① まず達成すべきはプライマリーバランスの均衡化
 長期的に見て、名目成長率=長期金利とすると、プライマリーバランスが赤字の場合は、債務残高のGDP比率が発散的に上昇するから、いずれは財政の持続性が失われることになる。プライマリーバランスの均衡化は、財政再建の第1歩である。
 その際には、楽観的な経済前提(高めの名目成長率、低めの長期金利など)ではなく、より慎重な前提を置くことが必要。楽観的な前提は、計画が未達となるリスクを高める。

② 社会保障の持続可能性を回復することが重要な課題
 団塊の世代が後期高齢者となっていく中で、放置すれば社会保障給付はさらに増加し、社会保障の持続可能性がさらに問われる。

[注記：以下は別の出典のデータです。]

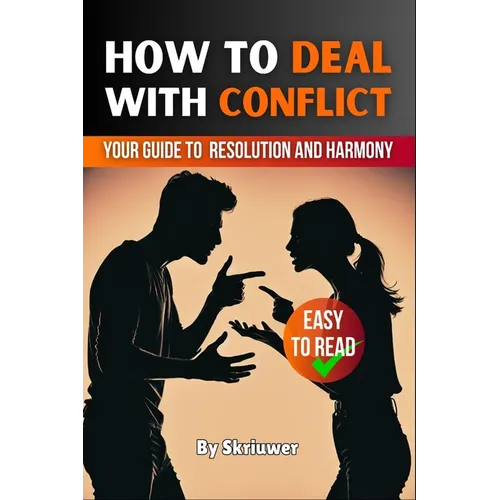 How to Deal with Conflict Book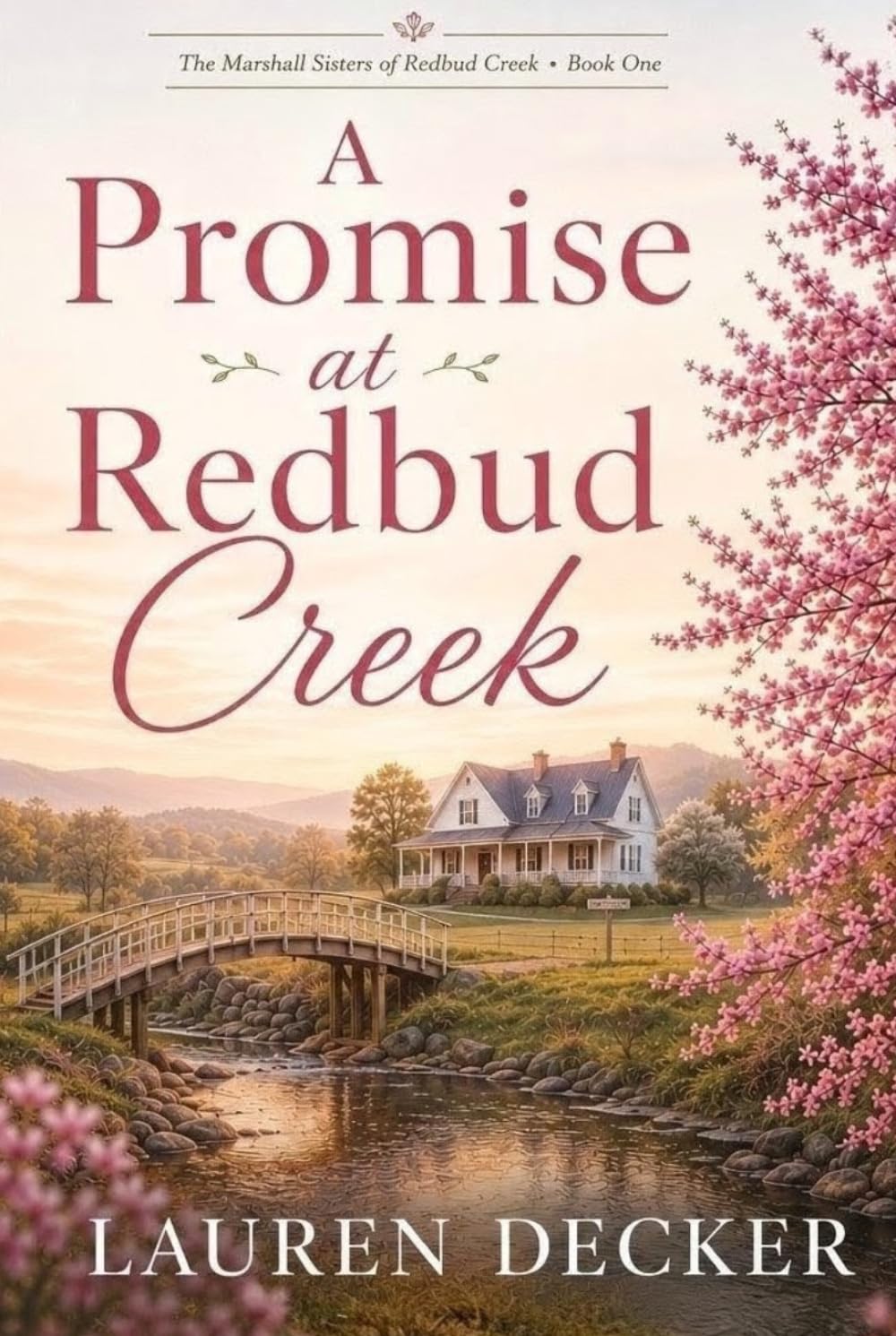 A Promise at Redbud Creek (The Marshall Sisters of Redbud Creek)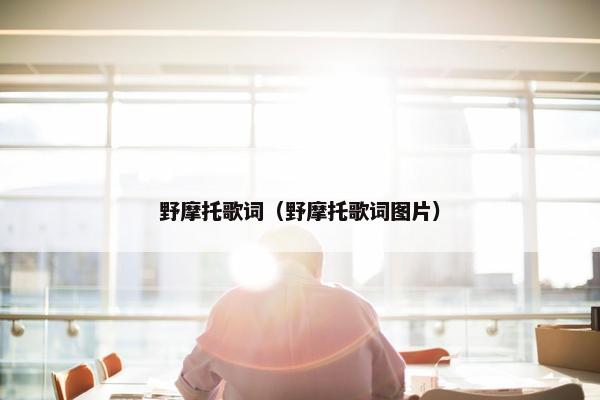 野摩托歌词（野摩托歌词图片）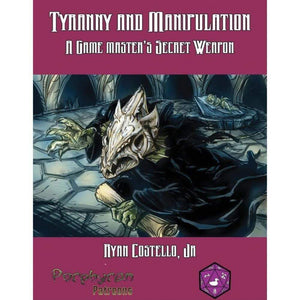 Purple Duck Games Roleplaying Games Tyranny and Manipulation - A Game Masters Secret Weapon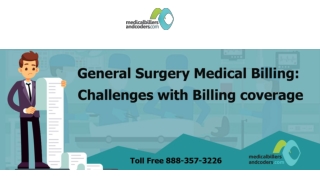 General Surgery Medical Billing- Challenges with Billing coverages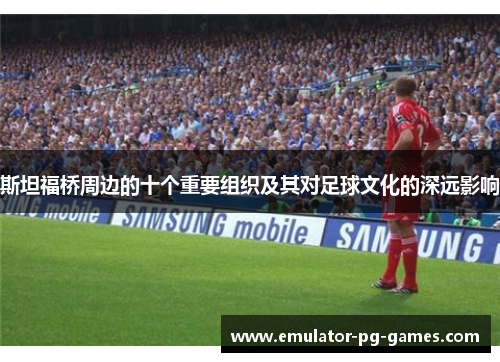 斯坦福桥周边的十个重要组织及其对足球文化的深远影响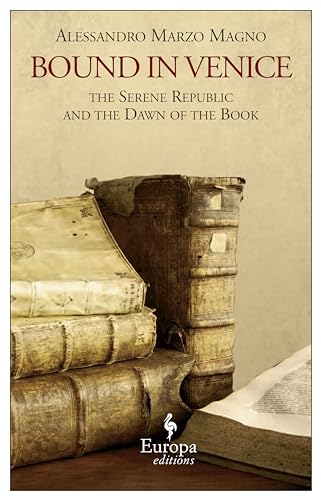 

Bound in Venice: The Serene Republic and the Dawn of the Book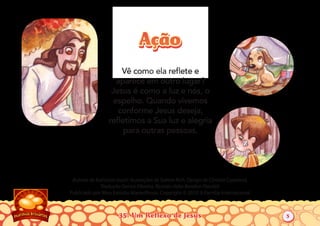 35: Um Reflexo de Jesus
Autoria de Katiuscia Giusti. Ilustrações de Sabine Rich. Design de Christia Copeland.
Tradução Denise Oliveira. Revisão Hebe Rondon Flandoli
Publicado por Meu Estúdio Maravilhoso. Copyright © 2010 A Família Internacional
Vê como ela reﬂete e
aparece em outro lugar?
Jesus é como a luz e nós, o
espelho. Quando vivemos
conforme Jesus deseja,
reﬂetimos a Sua luz e alegria
para outras pessoas.
AçãoAção
5
 
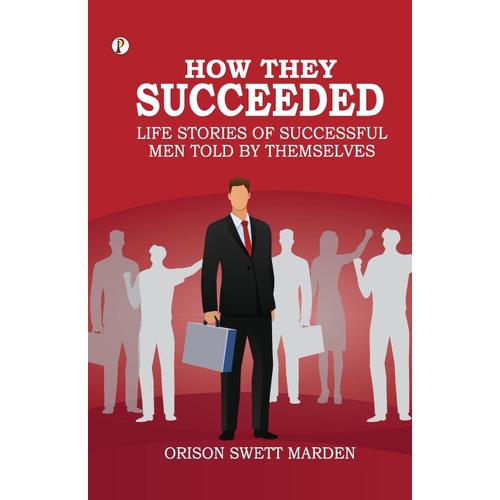 How They Succeeded Life Stories Of Successful Men Told By Themselves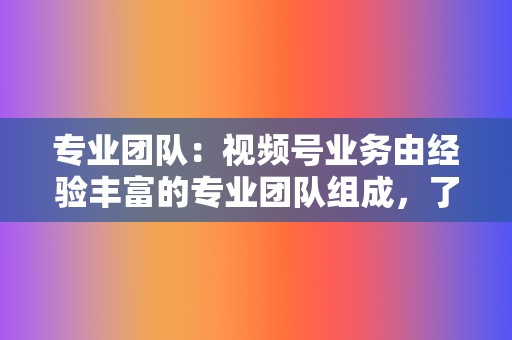 专业团队：视频号业务由经验丰富的专业团队组成，了解视频号平台和最佳实践。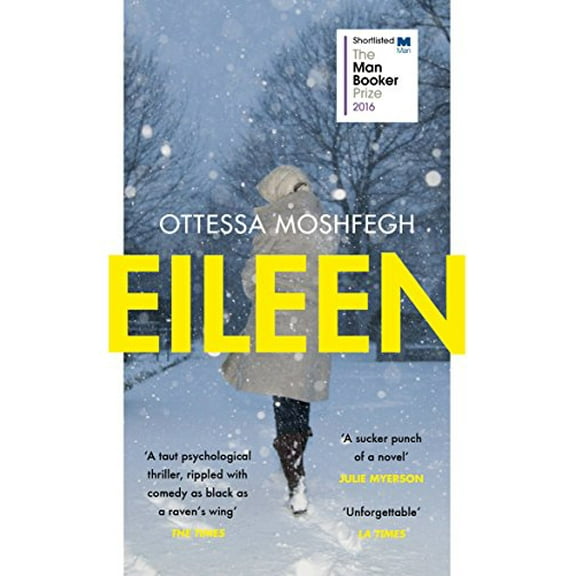 Eileen: Shortlisted for the Man Booker Prize 2016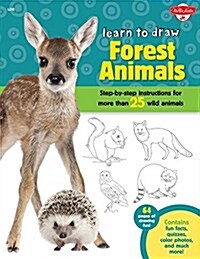 Learn to Draw Forest Animals: Step-By-Step Instructions for More Than 25 Woodland Creatures (Paperback)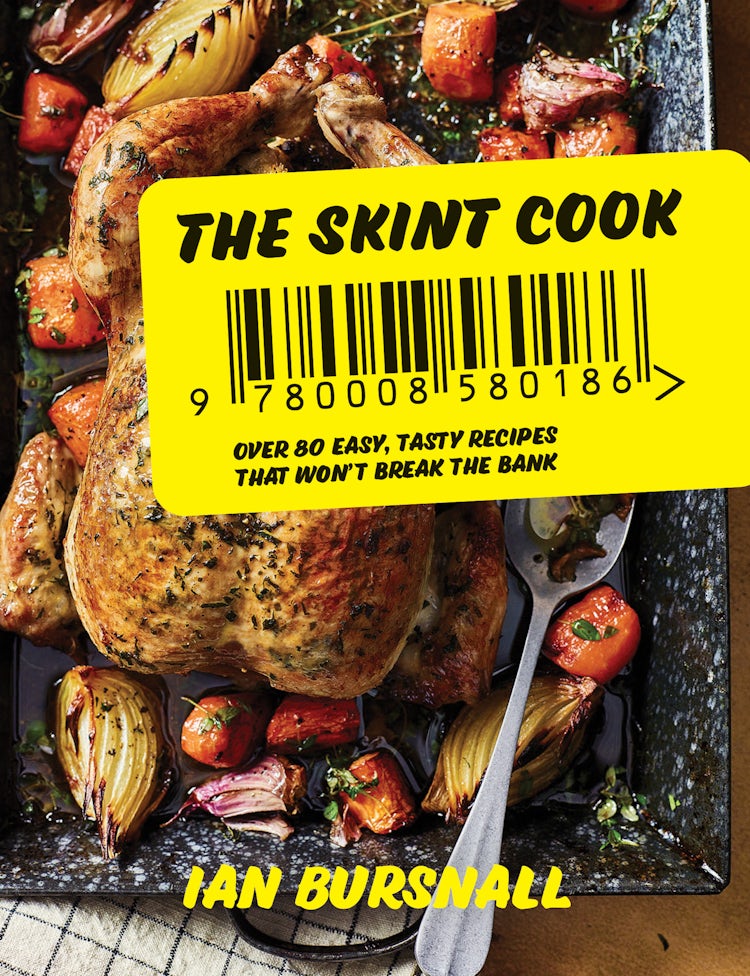 Cover image for The Skint Cook: Over 80 easy tasty recipes that won’t break the bank, isbn: 9780008580193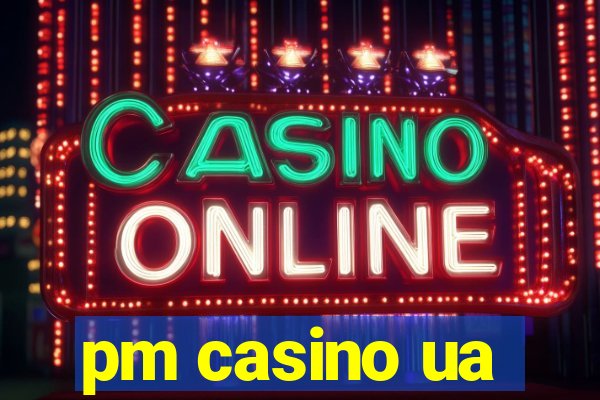 pm casino ua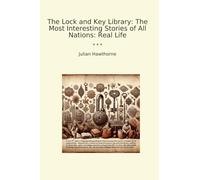 The Lock and Key Library: The Most Interesting Stories of All Nations: Real Life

 これに対処するためには、ことが、国民福祉のうえからも、財政再建の上からも重要。これに対処するためには、給付の削減、または消費税率の引き上げなど、何らかの国民負担増が必要という状況はコロナ前と変わらないが、コロナ危機の中で、国民負担を求める議論が行われにくくなっているが、コロナを言い訳にしない決意が必要。